GIVEN PROBLEM: Render the records below as a JSON list of strings with one string per line, dropping blank lines and leaving out the pictures.

Data extracted from a collection:
# # # #

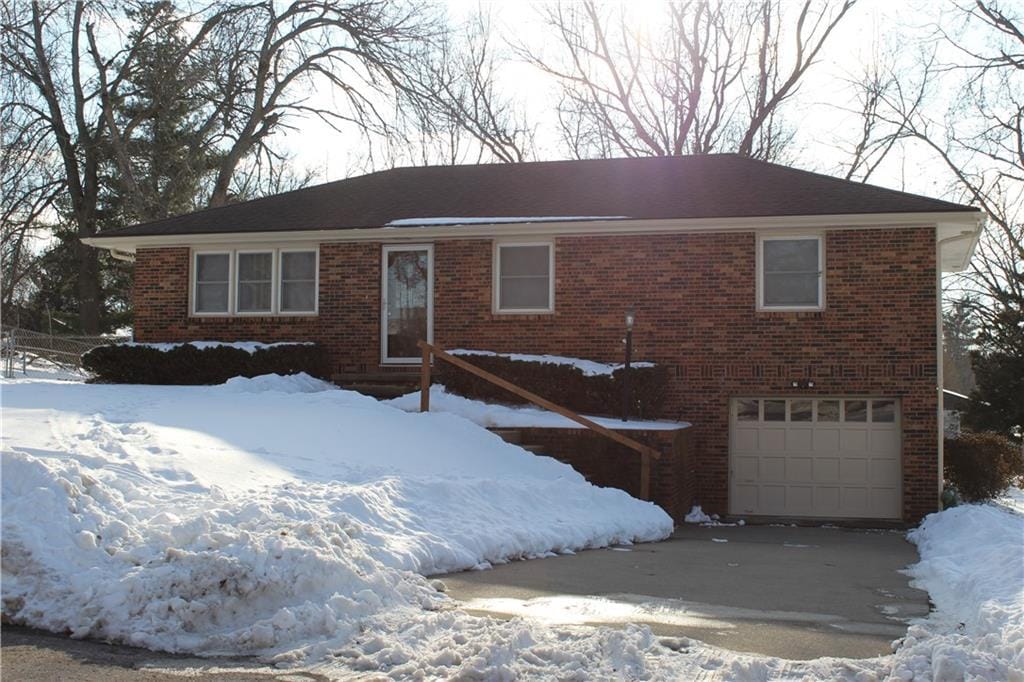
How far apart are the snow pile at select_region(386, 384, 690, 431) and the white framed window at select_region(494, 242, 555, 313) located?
7.26 feet

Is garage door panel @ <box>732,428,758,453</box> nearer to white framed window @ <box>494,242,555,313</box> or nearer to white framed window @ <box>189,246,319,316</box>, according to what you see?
white framed window @ <box>494,242,555,313</box>

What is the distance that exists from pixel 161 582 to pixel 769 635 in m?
3.95

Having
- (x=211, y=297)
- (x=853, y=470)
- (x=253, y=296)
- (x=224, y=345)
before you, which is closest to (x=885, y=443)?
(x=853, y=470)

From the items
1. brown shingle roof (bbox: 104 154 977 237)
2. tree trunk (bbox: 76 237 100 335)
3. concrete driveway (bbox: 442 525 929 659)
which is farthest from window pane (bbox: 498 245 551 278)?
tree trunk (bbox: 76 237 100 335)

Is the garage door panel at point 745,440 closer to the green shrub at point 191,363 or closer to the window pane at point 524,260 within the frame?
the window pane at point 524,260

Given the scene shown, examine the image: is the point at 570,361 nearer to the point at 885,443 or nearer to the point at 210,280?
the point at 885,443

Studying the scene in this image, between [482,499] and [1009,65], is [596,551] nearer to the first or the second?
[482,499]

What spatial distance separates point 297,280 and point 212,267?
5.60 ft

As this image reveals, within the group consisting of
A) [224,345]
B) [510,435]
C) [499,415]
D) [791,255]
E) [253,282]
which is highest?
[791,255]

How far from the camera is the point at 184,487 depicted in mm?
8383

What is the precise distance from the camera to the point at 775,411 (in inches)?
638

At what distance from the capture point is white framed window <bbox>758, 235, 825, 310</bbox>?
16.1 m

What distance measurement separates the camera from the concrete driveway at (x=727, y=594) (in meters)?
6.45

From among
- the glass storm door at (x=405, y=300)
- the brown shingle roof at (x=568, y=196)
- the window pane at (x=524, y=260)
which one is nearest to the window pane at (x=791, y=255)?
the brown shingle roof at (x=568, y=196)
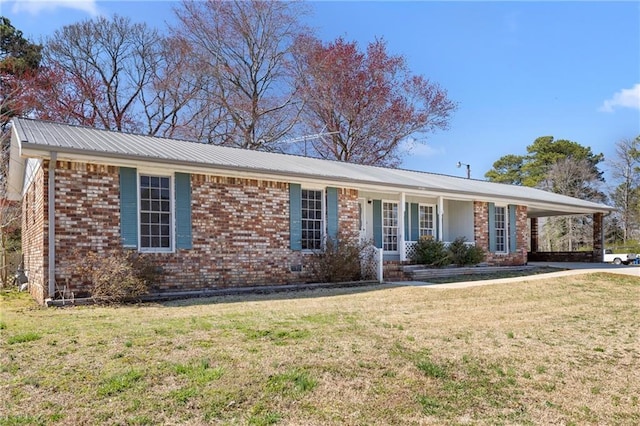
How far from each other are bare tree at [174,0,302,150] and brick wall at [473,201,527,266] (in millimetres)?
12774

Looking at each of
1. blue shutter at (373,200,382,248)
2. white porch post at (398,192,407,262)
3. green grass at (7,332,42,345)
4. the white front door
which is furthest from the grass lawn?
blue shutter at (373,200,382,248)

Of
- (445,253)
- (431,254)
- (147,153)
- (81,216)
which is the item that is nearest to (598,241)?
(445,253)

# # # #

CORRECT RESPONSE:
[
  "How far apart are the snow pile at select_region(386, 384, 690, 431) and the white framed window at select_region(494, 242, 555, 313) located?",
  "7.26 feet",
  "Is garage door panel @ <box>732,428,758,453</box> nearer to white framed window @ <box>494,242,555,313</box> or nearer to white framed window @ <box>189,246,319,316</box>, according to what you see?",
  "white framed window @ <box>494,242,555,313</box>",
  "What is the distance that exists from pixel 161 582 to pixel 769 635 in m?",
  "3.95",
  "Having",
  "- (x=211, y=297)",
  "- (x=853, y=470)",
  "- (x=253, y=296)",
  "- (x=224, y=345)",
  "before you, which is closest to (x=885, y=443)?",
  "(x=853, y=470)",
  "From the items",
  "1. brown shingle roof (bbox: 104 154 977 237)",
  "2. tree trunk (bbox: 76 237 100 335)",
  "3. concrete driveway (bbox: 442 525 929 659)",
  "which is farthest from window pane (bbox: 498 245 551 278)?",
  "tree trunk (bbox: 76 237 100 335)",
  "Is the garage door panel at point 745,440 closer to the green shrub at point 191,363 or closer to the window pane at point 524,260 within the frame?",
  "the window pane at point 524,260",
  "Given the scene shown, examine the image: is the point at 570,361 nearer to the point at 885,443 or nearer to the point at 210,280?",
  "the point at 885,443",
  "Studying the scene in this image, between [482,499] and [1009,65], is [596,551] nearer to the first or the second?",
  "[482,499]",
  "What spatial distance separates point 297,280 and point 212,267?",
  "5.60 ft",
  "As this image reveals, within the group consisting of",
  "A) [224,345]",
  "B) [510,435]",
  "C) [499,415]",
  "D) [791,255]",
  "E) [253,282]",
  "which is highest?",
  "[791,255]",
  "How far from the camera is the point at 184,487 depicted in mm?",
  "8383",
  "What is the precise distance from the camera to the point at 775,411 (in inches)?",
  "638",
  "At what distance from the capture point is white framed window <bbox>758, 235, 825, 310</bbox>?",
  "16.1 m",
  "What distance measurement separates the camera from the concrete driveway at (x=727, y=594) (in meters)?",
  "6.45",
  "From among",
  "- the glass storm door at (x=405, y=300)",
  "- the brown shingle roof at (x=568, y=196)",
  "- the window pane at (x=524, y=260)",
  "which one is nearest to the window pane at (x=791, y=255)?",
  "the brown shingle roof at (x=568, y=196)",
  "How far from each other are bare tree at [174,0,302,150] and brick wall at [473,201,527,266] (in millimetres)?",
  "12774",
  "Looking at each of",
  "1. blue shutter at (373,200,382,248)",
  "2. white porch post at (398,192,407,262)",
  "3. green grass at (7,332,42,345)",
  "4. the white front door",
  "which is furthest from the grass lawn?",
  "blue shutter at (373,200,382,248)",
  "Of",
  "- (445,253)",
  "- (431,254)",
  "- (147,153)",
  "- (81,216)",
  "which is the item that is nearest to (598,241)?",
  "(445,253)"
]